今年の夏の企画展「ダンゴムシ」の準備を進める中、生態展示をしてみたい種類にハマダンゴムシがいた。下調べをしていくと、珍しくもないが、どこの砂浜にでもいるというものでもないようである。採集に出向いてみたいがそんな時間も取れずにいたとき、知り合いの方にそんな事情を話すとさっそく採集してわざわざ宅配便で届けていただいた。採集の様子を電話で伺うと、やはり簡単ではなかったようで、おそらく僕がいったら採れなかったかもしれない。容器に詰められた砂を掘っていくと・・・、砂に紛れた大粒の塊が姿を現わした。「もしやこれが・・・」と凝視すると、それこそが初めて見るハマダンゴムシであった。
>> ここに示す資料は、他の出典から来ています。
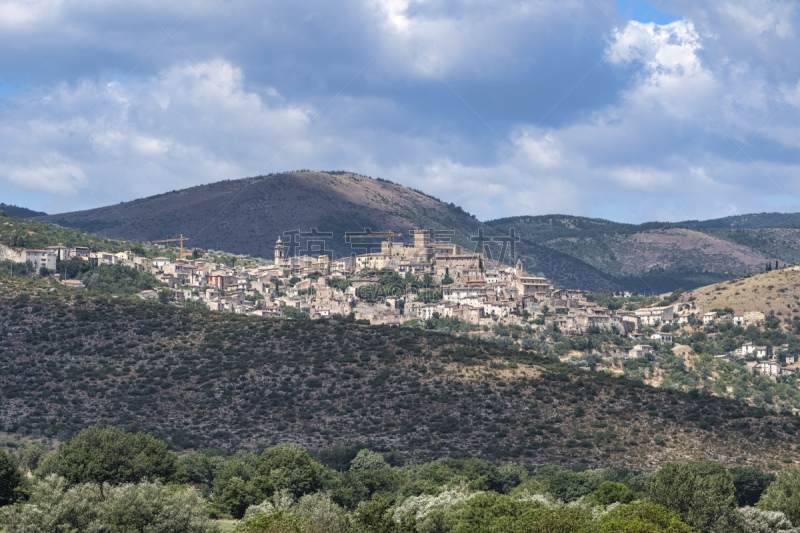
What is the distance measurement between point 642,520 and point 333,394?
41167 mm

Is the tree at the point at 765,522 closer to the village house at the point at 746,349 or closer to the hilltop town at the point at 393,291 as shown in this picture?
the hilltop town at the point at 393,291

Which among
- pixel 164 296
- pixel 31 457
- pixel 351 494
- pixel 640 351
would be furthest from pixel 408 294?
pixel 351 494

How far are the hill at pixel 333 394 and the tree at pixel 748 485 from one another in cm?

オカダンゴムシに比べて大型で、色も顔もなんともかわいらしい。その形態はまさに展示に彩りを添えるものと確信した。感動も覚めあらぬ中、砂に乗せたハマダンゴムシは体を広げると同時にもうれつな勢いで砂に潜っていった。その勢いはケラに匹敵するほどの速さであった。どうも生態展示が難しい性質であることも同時にうなづけた。